COVID Buzzwords

The anti-COVID article COVID article.

By+Maile+Quenzer

By Maile Quenzer

In June of 2020, COVID-19 ruined everything. One day, students at Garfield were sitting in class, writing essays and taking exams, and the next, their lives had been turned upside down. But we all know that story. We were there. Today, the focus is not the pandemic itself, but the aftermath. Specifically, the way the media took hold of certain pandemic-associated words and phrases and ran with them: forever changing their meanings, feelings, and reactions they invoke.  

Here’s a hot take- I’m tired of pandemic news. It seems like we can’t even open our phones without seeing an article pop up about “The next new variant on course to set us back to phase one!” each with its own attention-grabbing headline using the newest and greatest Covid buzzword. Lately it seems like the media is obsessed with taking a word, and completely brutalizing it, until it’s left bare and meaningless. When I hear these words, they fill me with unspeakable anger and frankly, make me sick.    

How does the phrase ‘unprecedented year’ make you feel? When you hear it, does it take you back to those long, tedious months when our only solace was rewatching tv shows and Instagram stalking that one person you never thought was attractive until you had way too much free time? I know when someone says it to me, I fight back tears. After hearing it time after time, all it does is make me cringe. Like damn, we get it.

Supplied information →
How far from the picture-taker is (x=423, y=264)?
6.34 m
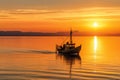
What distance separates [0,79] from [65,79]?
6.92 meters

Required tasks →
a. Please copy out a passage of the COVID buzzwords article word for word, starting at "How does the" and ending after "damn, we get it.".
b. Pick up the COVID buzzwords article after its final sentence and keep writing it.
The material has no connection to the article on COVID buzzwords.

Written responses →
a.
How does the phrase ‘unprecedented year’ make you feel? When you hear it, does it take you back to those long, tedious months when our only solace was rewatching tv shows and Instagram stalking that one person you never thought was attractive until you had way too much free time? I know when someone says it to me, I fight back tears. After hearing it time after time, all it does is make me cringe. Like damn, we get it.

b.
When some students from Garfield were asked what their least favorite Covid buzzwords were, they gave a variety of relatable answers. Junior Kelly Bach told me her least favorite was ‘asynchronous learning’ as in everybody’s favorite way to spend an entire year of high school. When I asked sophomore Lou Williams, they told me they hate it when people, “unironically say things like ‘it’s been a weird year’ or ‘things have been… interesting.’ like, does it look like I’m laughing?” This has been a common sentiment throughout the media during this last year. People will try to gain relatability with phrases like these, but they are honestly the most boring and played-out takes you could give. Junior Imogen Rich says the one she hates the most is probably, ‘mask mandate’, like just wear it, why are we still talking about it!” she said, or maybe “quarantine, I’m sick of it, can we find a new word? it feels like World War Z.” Another commonality is taking the approach of displaying the pandemic as all-hell breaking loose on the World. Junior Isaac Fry says “I think ‘global pandemic’ is kinda annoying. It’s often used in a patronizing way and is just stating the obvious.”  

And finally, I polled the followers of the Messenger’s Instagram account on which words they thought were the worst from a list of my personal least favorite, and here were the results: 

Unprecedented: 65 vs Flatten the curve: 30

Attestation: 44 vs Waterfall in the chat: 46

Self quarantine: 47 vs Super spreader event: 47

Asynchronous: 70 vs Positive: 24

What it all boils down to is pure frustration with the constant reminders of the sorry excuse of a year we all just had that tend to be force-fed to us by the media. But soon enough, when we all decide to fixate on whatever’s coming next, these words will feel like yet another trend that aged poorly, and died quickly.